Not really, it’s your interpretation of Scripture, based on traditional understandings, and catechisms, and the whole canonizaton process itself, which was an endeavor of the Church quite a while after Christ that employed human doctrines and human constructs. I don’t see the value in elevating your interpretation over the interpretation of the Church writ large over history. You cannot access some kind of objective meaning in the text. You are going to offer a subjective interpretation, shaped by your experience and mental categories, just like everyone else.
And at the time he wrote it, he was certainly referring to the Hebrew Scriptures, not the Christian canon and certainly not his own letter.
Come on. You decided what “God-breathed” means and have a whole construct/human concept of that. That doesn’t come from the text. It comes from what you were taught the text means. It’s an interpretation. A traditional one.

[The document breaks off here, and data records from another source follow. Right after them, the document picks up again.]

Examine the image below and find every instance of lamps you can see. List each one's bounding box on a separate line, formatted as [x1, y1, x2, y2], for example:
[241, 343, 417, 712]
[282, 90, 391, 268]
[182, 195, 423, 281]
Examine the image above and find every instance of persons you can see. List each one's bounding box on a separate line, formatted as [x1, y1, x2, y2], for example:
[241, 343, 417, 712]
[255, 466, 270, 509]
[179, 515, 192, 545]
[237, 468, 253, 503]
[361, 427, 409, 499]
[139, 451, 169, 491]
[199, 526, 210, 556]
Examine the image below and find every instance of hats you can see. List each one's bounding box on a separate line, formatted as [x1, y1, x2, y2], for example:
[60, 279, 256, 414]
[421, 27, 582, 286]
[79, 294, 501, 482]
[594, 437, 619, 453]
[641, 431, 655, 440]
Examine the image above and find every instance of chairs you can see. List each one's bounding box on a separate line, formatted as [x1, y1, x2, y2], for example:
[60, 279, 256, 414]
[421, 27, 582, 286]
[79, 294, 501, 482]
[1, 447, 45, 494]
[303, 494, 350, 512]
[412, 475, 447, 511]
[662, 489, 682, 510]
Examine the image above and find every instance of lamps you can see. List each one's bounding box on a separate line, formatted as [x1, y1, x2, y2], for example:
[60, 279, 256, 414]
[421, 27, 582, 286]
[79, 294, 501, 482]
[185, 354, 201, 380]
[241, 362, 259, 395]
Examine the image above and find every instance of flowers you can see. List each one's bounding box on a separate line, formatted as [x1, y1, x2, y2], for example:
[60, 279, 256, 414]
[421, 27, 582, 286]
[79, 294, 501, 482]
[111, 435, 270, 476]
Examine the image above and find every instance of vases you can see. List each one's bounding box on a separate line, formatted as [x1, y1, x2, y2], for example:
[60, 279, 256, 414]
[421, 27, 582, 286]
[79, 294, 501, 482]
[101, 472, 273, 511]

What you are saying is you reject tradition that doesn’t accord with your personal interpretation of the Word of God. That’s arrogant. None of us have access to the meaning in the words of Scripture until we interpret them, and all of our interpretations are limited by our human and cultural concepts. There is no way around this. We can debate what the Bible means, but no one gets to claim that their interpretation is “God’s word.” It’s just their understanding of God’s word. And since we are all in the same boat with our limitedness, we should put some value on the transmission of the apostolic gospel over time and the consensus understandings that godly people across languages, cultures, and time, have agreed on.
Whether you label the Second Person of the Trinity the Son or the Word or Numero Dos, it’s all semantics. Scripture has the Second Person of the Trinity existing at Creation. (John 1, Colossians 1). Theologians have written a lot about the Functional Trinity using different names than Father, Son, and Holy Spirit, if the terminology is such a sticking point. Like The Source, The Sent One, and The Power. Of course there is Scriptural and traditional interpretive support for these “functions,” but you aren’t going to get to a full theological framework by prooftexting verses here and there and interpreting them outside of their cultural and historical frames of reference.
Yes, I’m aware that it’s always been considered a mystery and analogical thinking fails to represent something with which we as humans in our time-bound, physical universe have no embodied experience. I feel like if we are accepting that Jesus as fully God, fully human died to atone for the sins of humanity and somehow our spiritual participation in his resurrection from death conquers sin and death and reconciles humanity to God and he ascended bodily to heaven where he rules the world as a resurrected, embodied human who is also Lord of all Creation, and our great hope is that even if we die, we are going to be physically resurrected to eternal life in a New Creation when Heaven is united with Earth in the Eschaton… well then the functional mechanics of the Trinity is not the hardest thing for me to “believe in” or what makes me wonder if I’m a crazy and/or stupid person for my beliefs.